A boys' boarding school has issued an apology to the victims of abuse by former barrister John Smyth QC in the 1970s and 80s.
Smyth beat teenage boys who attended Christian summer camps from public schools - including Winchester College. The school said sorry for its failings after the publication of an independent review of the abuse against ex-pupils.
Smyth was found to have had "unfettered access to the college" which allowed him to groom and abuse boys.
Smyth, a barrister and evangelical Christian, who died aged 77 in South Africa in 2018, chaired the Christian charity the Iwerne Trust from 1974 to 1982, which ran religious holiday camps for boys.
Since 1982, a number of boys who had attended the camps have said they were violently beaten by Smyth.
Reports of his alleged physical abuse of 22 boys were revealed in an investigation by Channel 4 News in February 2017.
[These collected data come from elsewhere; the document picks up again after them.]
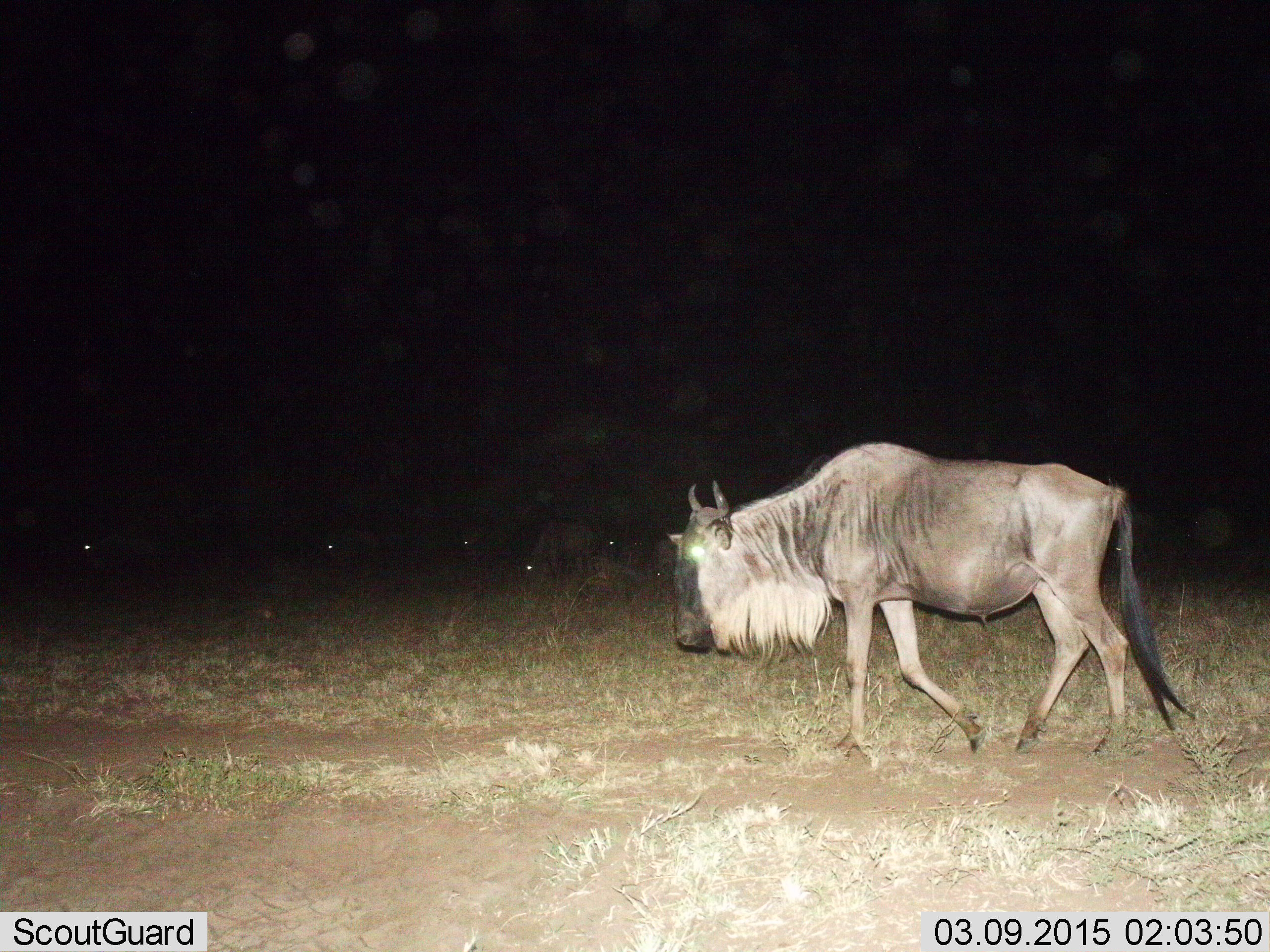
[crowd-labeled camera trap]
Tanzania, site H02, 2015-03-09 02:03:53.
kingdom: Animalia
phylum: Chordata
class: Mammalia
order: Artiodactyla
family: Bovidae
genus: Connochaetes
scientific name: Connochaetes taurinus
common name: blue wildebeest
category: wildebeest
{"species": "wildebeest (blue wildebeest) (Connochaetes taurinus)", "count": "5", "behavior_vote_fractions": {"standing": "20%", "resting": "10%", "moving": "90%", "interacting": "0%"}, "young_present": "0%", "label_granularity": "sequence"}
Following the Channel 4 programme, the fee-paying college commissioned a review from two independent experts, Jan Pickles OBE and Genevieve Woods.
The scope of the review was limited to events related to Winchester College.
Among the conclusions, the report found Smyth regularly participated in college events, including meetings of its Christian Forum.
The review concluded his access was not challenged by the school, although it adds there were "some attempts by individual staff members to question his involvement or restrict his access to certain pupils".
It acknowledged that safeguarding procedures had changed over the past 40 years, but added "even basic safeguards which were common at the time for those in ministry or teaching roles, such as the use of interviews or references, were not utilised in relation to Smyth".
The report noted: "Smyth's unfettered access to the college allowed him to groom boys and created opportunities for abuse."
'Traumatic and lifelong'
In a letter at the start of their report, the reviewers noted: "The report concludes that John Smyth was primarily responsible for the harm which was done to pupils of the school in the 1970s and 1980s, but the systems which were in place at the time failed to monitor or deter his abuse and his coercive influence.
"The response of the college in 1982, when the abuse was disclosed, did not prevent Smyth from moving overseas to minister at other schools and continuing to work in positions of trust, where he committed horrific abuse against children."
The report concludes that the impact of Smyth's abuse had been "traumatic and lifelong".
In a statement, the college said: "We acknowledge the courage and determination of the victims in pursuing the truth about John Smyth. The college apologises unreservedly for its part in their terrible experiences."
It added that "all institutions, as this review urges, should challenge themselves to do better within a society where abuse is increasingly recognised and reported".
The school said its current safeguarding procedures have been "successfully inspected".